Le roi George V effectua plusieurs séjours à Calais à l’occasion de ses déplace­ments sur le continent. Le président de la République, Albert Lebrun, allant à ses funérailles le 27 janvier 1936 passa aussi par Ca­lais, avec des ministres, des amiraux, des généraux dont Gamelin, généralissime en 1940.

Un quarantenaire

Au lendemain de la der­nière guerre, la largeur de la Chaussée du pont fut portée de six à quatorze mètres, en raison de l'accroissement de la circulation. Les deux passages inférieurs furent supprimés, la batellerie ayant cessé d'utiliser le site.

Le nouveau pont fut inau­guré le 28 avril 1957 par le président du conseil Guy Mollet, sous le majorat d'An­dré Parmentier.

Lors des travaux d'élargissement, à deux reprises, les ouvriers découvrirent d'énormes obus de marine, enterrés par les Allemands, dans l’intention de faire sau­ter le pont si les combats de la Libération s'étaient éten­dus à l'intérieur de la ville ce qui, heureusement, ne fut pas le cas.

En 1970, un nouveau pro­jet bloqua le pont quand il fut décidé de rouvrir côté sud, une voie sur berge pour la circulation transver­sale entre les ponts Faid­herbe et Freycinet.

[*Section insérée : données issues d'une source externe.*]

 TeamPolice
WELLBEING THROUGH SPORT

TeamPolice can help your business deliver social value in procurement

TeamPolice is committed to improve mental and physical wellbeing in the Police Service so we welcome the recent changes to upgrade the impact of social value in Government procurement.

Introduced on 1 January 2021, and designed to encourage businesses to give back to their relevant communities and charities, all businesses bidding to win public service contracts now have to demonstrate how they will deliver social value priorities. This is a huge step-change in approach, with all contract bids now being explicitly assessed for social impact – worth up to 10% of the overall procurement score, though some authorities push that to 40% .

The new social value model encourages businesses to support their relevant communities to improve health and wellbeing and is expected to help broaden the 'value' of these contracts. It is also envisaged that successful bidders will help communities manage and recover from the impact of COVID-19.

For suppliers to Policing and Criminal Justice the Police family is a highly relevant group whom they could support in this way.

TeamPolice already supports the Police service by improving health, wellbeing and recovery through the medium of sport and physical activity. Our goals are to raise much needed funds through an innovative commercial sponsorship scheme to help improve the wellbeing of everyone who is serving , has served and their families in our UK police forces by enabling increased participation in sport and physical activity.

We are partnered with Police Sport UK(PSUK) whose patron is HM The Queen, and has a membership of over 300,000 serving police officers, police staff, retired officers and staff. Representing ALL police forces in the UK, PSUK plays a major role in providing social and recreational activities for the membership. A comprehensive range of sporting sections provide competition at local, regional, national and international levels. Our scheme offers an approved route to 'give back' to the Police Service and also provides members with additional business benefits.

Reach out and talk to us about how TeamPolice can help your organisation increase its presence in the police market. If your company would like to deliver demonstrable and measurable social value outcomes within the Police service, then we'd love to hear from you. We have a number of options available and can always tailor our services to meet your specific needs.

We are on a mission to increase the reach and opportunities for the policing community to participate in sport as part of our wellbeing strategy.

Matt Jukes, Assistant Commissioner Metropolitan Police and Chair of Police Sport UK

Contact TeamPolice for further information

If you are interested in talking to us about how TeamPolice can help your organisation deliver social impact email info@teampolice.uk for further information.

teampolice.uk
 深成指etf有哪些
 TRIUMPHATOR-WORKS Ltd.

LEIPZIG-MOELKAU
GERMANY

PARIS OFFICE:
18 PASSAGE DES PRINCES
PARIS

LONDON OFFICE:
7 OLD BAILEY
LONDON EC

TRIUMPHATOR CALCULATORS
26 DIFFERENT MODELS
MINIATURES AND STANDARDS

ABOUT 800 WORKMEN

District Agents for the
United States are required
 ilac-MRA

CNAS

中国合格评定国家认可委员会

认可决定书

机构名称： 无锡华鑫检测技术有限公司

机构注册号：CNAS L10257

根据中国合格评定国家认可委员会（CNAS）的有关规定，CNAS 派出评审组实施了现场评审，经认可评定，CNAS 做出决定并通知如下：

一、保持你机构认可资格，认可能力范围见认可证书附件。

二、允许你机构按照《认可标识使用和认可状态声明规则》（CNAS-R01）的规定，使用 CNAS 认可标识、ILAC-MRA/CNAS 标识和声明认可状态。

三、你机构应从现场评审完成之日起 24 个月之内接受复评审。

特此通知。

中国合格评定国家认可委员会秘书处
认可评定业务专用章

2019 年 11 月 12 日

Ce nouveau passage fut mis en service le 15 mai 1972, sans tambour ni trompette.

Voyage en Utopie

Le site du pont George-V aurait pu hériter d'un meilleur environnement.

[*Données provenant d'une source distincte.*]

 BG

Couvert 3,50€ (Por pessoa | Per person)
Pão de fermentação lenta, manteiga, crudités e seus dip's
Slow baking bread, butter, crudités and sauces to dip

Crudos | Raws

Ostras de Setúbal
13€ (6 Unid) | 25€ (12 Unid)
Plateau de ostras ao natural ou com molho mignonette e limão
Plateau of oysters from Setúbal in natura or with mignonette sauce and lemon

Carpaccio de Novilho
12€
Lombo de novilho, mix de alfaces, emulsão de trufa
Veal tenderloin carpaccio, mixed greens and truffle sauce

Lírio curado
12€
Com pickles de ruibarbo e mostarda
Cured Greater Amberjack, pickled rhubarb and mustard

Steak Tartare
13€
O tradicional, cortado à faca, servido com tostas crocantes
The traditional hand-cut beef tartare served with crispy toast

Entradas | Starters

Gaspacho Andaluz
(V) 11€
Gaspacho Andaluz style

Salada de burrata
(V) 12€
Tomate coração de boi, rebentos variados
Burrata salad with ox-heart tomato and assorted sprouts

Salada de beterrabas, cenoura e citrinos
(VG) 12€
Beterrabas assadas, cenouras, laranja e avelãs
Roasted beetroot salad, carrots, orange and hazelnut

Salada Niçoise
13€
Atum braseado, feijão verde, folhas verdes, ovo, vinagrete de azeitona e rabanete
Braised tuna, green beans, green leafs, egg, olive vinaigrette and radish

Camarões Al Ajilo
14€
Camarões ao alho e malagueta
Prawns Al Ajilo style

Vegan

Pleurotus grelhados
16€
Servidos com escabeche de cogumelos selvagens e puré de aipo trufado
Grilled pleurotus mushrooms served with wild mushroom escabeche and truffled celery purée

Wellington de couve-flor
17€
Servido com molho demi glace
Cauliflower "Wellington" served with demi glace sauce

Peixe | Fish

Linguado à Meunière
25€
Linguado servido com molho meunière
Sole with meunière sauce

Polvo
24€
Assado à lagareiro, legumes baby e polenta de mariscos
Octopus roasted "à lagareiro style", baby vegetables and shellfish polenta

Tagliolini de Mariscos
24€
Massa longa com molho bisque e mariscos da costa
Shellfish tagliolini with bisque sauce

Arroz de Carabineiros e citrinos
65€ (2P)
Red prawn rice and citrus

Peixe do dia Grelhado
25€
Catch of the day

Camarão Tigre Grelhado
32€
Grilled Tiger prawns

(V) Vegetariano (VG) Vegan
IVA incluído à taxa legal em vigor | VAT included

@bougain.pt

En 1921 le maire, Léon Vin­cent cherchant à réduire la fracture entre les deux vil­les, suggéra de garnir les deux côtés du pont par des galeries couvertes, comme cella s’est fait sur certains ponts de Venise.

Ces galeries auraient abrité des magasins. La dépense aurai été couverte par la cession des espaces ainsi gagnés. L'idée parut intéressante aux élus. Une commission fut formée pour étudier le projet ce qui était le plus sûr moyen de l’enterrer car on n’en entendit plus jamais parler !

Au lendemain de la Libé­ration, il fut un moment question de combler la partie inutilisée du bassin de la Batellerie, entre les ponts George-V et Freycinet. On aurait pu y aménager un stade. La proposition fit long feu.

Pourtant, l'endroit est bien situé. La foire d’hi­ver, expulsée de la place Crèvecœur et concentrée sur la place d'Armes, et maintenant en face de la mairie, aurait pu s'y installer.